S-Space College of Engineering/Engineering Practice School (공과대학/대학원) Dept. of Mechanical Aerospace Engineering (기계항공공학부) Theses (Ph.D. / Sc.D._기계항공공학부)
Emergency Driving Support Algorithm for Collision Avoidance : 충돌 회피를 위한 긴급 주행 보조 알고리즘
- 공과대학 기계항공공학부
- Issue Date
- 서울대학교 대학원
- Collision Avoidance ; Robust Model Predictive Control (MPC) ; Motor Driven Power Steering ; Active Safety ; Automated Steering Control
- 학위논문 (박사)-- 서울대학교 대학원 : 기계항공공학부, 2014. 2. 이경수.
- In recent years, automakers have been trying to help drivers to avoid or mitigate collision with active safety system. Practical applications have become possible due to recent advances in exterior sensors and electronically controllable actuators. These advances have opened up many possibilities for active safety systems like lane keeping assistance system (LKAS), advanced emergency braking system (AEBS) and blind spot detection (BSD). The further enhancement of these technologies will lead to an automated driving system that requires a collision avoidance function using by automatic braking and even automatic throttle and steering.
This dissertation focuses on automated collision avoidance using automated steering control and control of motor-driven power steering (MDPS) torque overlay and differential braking for emergency driving support (EDS). A robust Model Predictive Control (MPC) method is used in order to guarantee safety constraints despite of disturbances and model uncertainty. A minimum Robust Positively Invariant (RPI) set of vehicle state error is calculated and the robust MPC calculates the appropriate collision avoidance steering. The performance of the proposed algorithm has been investigated via computer simulations. The simulation studies show that the controlled vehicle can achieve safe collision avoidance maneuver using small lateral acceleration in a long distance preceding vehicle avoidance scenario, and it can achieve safe collision avoidance maneuver using high lateral acceleration in a sudden appeared vehicle avoidance scenario.

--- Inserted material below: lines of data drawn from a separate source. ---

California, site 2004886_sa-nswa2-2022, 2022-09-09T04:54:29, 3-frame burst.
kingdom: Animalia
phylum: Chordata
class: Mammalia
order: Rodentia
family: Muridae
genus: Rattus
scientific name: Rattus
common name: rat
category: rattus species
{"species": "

Electrically controllable actuators, MDPS and differential brake system are used as actuators instead of automated steering and a radar and camera are used as a sensor system for the EDS algorithm. Using environment and vehicle information obtained from the sensor system, a risk of collision and drivers intention are determined. A trapezoidal acceleration profile (TAP) is generated incorporating the drivers intention and based on the TAP, the MDPS overlay torque is determined in order to assist the drivers speed of response. The differential braking is determined to maximize the minimum vehicle-to-vehicle distance to avoid collision. From the non-linear optimal control problem, the rule-based control algorithm is designed for real-time application. The performance of the proposed algorithm has been investigated via computer simulations and real-time human-in-the-loop simulations. The simulation studies show that the controlled vehicle can secure additional vehicle-to-vehicle distance in severe lane change maneuvering for collision avoidance. The success rate of collision avoidance has been investigated for 8 test drivers using the human-in-the-loop simulations. It has been shown that the most of the test drivers can benefit from the proposed support system.